Come cambia la vita di una studentessa di Liceo grazie all'esperienza di Mobilità Comenius? Chiara Romano ci racconta i tre mesi vissuti quest'anno in Francia presso il Liceo spagnolo
Non sono circondata da nessuno se non da quattro francesi analfabeti d'italiano, e non mi sento per niente a mio agio. Certo, tante volte mi hanno detto che ciò mi farà crescere, e io ci ho creduto come ci credo tuttora, ma l'unica differenza è che quando me lo hanno detto per la prima volta mi trovavo nel mio stabile, conosciuto edificio scolastico, non qua, luogo in cui niente conta se non l'imbarazzo di fare brutta figura o la paura di non riuscire ad inserirmi.

Quando mi sono entusiasmata, pensando al mio alloggio in quattro mura del tutto estranee, mi trovavo tranquilla a discutere con quella faccia amica della mia compagna di banco o distesa sul mio letto a immaginarmi quanti nuovi amici mi sarei fatta. Quando tutte queste nuove emozioni positive mi popolavano i pensieri e quando immagini rilassanti del mio soggiorno in Francia si imponevano davanti ai miei occhi io mi trovavo nel mio territorio, circondata dalla mia gente, dalla mia famiglia, dai miei effetti personali e dalle mie abitudini, non ero qui, in questo luogo dove tutto è visto al contrario, tutto è riconsiderato, niente è dato per scontato, dal mangiare gli spaghetti con il cucchiaio e non con la forchetta al farsi la doccia appena svegli e non la sera prima di cena. Ciò che voglio dire è che
niente, in un territorio estraneo e sconosciuto, è come sembra, non hai più quei riferimenti che per anni hai dato per scontati e in poche settimane ne devi ricostruire nuovi.

Ma posso ugualmente dire che
il cambiamento è avvenuto, silenziosamente, inconsapevolmente, poiché lì per lì, nel bel mezzo dell'imbarazzo, non mi sono resa conto di niente; ma riflettendoci un mese dopo, dopo solo quattro settimane nel mio nuovo habitat, mi sono trovata più indipendente, più forte.
Tanti elementi hanno contribuito a formarmi, a tramutarmi, tanti aneddoti, persone, attività, hanno contribuito in segreto alla mia metamorfosi.
In primo luogo, il fatto di essermi trovata sola, in quattro mura estranee, senza i miei amici di sempre o comunicazioni, se non un telefonino, a legarmi con i miei parenti nella cara Italia, è stata
la più grande sfida poiché, quando ti trovi in quella situazione, niente è sicuro, piccoli dettagli e abitudini diventano un qualcosa su cui riflettere.
Di fatto, a diciassette anni non è facile lasciare le proprie amicizie e la propria famiglia per andare a conoscere un posto nuovo, studiare e adattarsi ad un nuovo stile di vita.

========================================================================

▶ _Compito richiesto a_:
Puoi disporre in una tabella Markdown, con le colonne "Riga" e "Testo", le righe delle voci che partono da quella con "Taking a closer" e arrivano fino a quella con "31.2 inches", incluse entrambe e tralasciando le righe vuote?

========================================================================

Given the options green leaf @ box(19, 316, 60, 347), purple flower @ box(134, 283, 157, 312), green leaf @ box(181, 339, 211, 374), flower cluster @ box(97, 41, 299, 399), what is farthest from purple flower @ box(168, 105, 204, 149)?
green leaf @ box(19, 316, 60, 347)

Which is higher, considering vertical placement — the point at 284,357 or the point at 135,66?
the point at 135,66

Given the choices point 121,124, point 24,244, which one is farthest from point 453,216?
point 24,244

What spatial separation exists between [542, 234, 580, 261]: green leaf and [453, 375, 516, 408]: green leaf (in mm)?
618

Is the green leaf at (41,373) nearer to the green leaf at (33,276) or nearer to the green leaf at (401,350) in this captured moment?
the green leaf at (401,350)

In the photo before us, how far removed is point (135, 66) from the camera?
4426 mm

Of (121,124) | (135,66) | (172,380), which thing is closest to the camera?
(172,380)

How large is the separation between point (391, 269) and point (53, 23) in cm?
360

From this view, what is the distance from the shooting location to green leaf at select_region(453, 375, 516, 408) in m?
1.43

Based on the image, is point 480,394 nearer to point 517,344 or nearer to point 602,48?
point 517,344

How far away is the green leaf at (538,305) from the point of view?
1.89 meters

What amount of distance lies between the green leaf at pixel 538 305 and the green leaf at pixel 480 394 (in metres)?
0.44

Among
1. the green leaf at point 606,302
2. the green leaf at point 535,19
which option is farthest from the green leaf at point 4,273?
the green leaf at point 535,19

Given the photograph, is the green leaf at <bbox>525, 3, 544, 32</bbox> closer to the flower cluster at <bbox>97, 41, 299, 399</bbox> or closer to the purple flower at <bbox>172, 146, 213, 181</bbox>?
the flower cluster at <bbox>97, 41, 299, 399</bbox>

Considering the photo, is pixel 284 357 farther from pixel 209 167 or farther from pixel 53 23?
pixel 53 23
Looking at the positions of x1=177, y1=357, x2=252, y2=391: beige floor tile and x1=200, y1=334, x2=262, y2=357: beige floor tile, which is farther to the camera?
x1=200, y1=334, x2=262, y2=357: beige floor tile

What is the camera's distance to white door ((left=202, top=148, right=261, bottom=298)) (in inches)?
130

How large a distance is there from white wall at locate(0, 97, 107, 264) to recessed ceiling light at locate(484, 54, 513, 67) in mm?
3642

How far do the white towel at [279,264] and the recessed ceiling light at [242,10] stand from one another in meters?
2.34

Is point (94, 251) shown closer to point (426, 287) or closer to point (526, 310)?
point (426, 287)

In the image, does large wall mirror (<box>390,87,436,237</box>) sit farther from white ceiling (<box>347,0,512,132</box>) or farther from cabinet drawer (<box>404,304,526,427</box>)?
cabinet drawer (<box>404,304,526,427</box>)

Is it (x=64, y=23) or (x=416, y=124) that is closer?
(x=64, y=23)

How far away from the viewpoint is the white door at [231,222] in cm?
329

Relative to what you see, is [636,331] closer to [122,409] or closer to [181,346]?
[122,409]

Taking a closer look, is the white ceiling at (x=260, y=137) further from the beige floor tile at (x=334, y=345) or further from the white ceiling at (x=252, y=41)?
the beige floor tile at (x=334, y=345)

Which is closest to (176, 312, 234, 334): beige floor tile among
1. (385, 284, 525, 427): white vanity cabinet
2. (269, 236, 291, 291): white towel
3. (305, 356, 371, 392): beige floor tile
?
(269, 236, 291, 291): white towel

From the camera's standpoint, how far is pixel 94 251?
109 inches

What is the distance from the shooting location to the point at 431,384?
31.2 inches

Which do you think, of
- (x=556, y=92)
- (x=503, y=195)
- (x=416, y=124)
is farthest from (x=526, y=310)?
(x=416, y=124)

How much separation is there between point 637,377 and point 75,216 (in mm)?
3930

========================================================================

▶ _Compito richiesto b_:
Puoi riscrivere il passo del testo sulla Mobilità Comenius che parte da "Tanti elementi hanno" e prosegue fino a "su cui riflettere.", mettendo "trasformazione" al posto di "metamorfosi"?

▶ _Risposta attesa a_:
| Riga | Testo |
|---|---|
| 1 | Taking a closer look, is the white ceiling at (x=260, y=137) further from the beige floor tile at (x=334, y=345) or further from the white ceiling at (x=252, y=41)? |
| 2 | the beige floor tile at (x=334, y=345) |
| 3 | Which is closest to (176, 312, 234, 334): beige floor tile among |
| 4 | 1. (385, 284, 525, 427): white vanity cabinet |
| 5 | 2. (269, 236, 291, 291): white towel |
| 6 | 3. (305, 356, 371, 392): beige floor tile |
| 7 | ? |
| 8 | (269, 236, 291, 291): white towel |
| 9 | From the camera's standpoint, how far is pixel 94 251? |
| 10 | 109 inches |
| 11 | What is the distance from the shooting location to the point at 431,384? |
| 12 | 31.2 inches |

▶ _Risposta attesa b_:
Tanti elementi hanno contribuito a formarmi, a tramutarmi, tanti aneddoti, persone, attività, hanno contribuito in segreto alla mia trasformazione.
In primo luogo, il fatto di essermi trovata sola, in quattro mura estranee, senza i miei amici di sempre o comunicazioni, se non un telefonino, a legarmi con i miei parenti nella cara Italia, è stata
la più grande sfida poiché, quando ti trovi in quella situazione, niente è sicuro, piccoli dettagli e abitudini diventano un qualcosa su cui riflettere.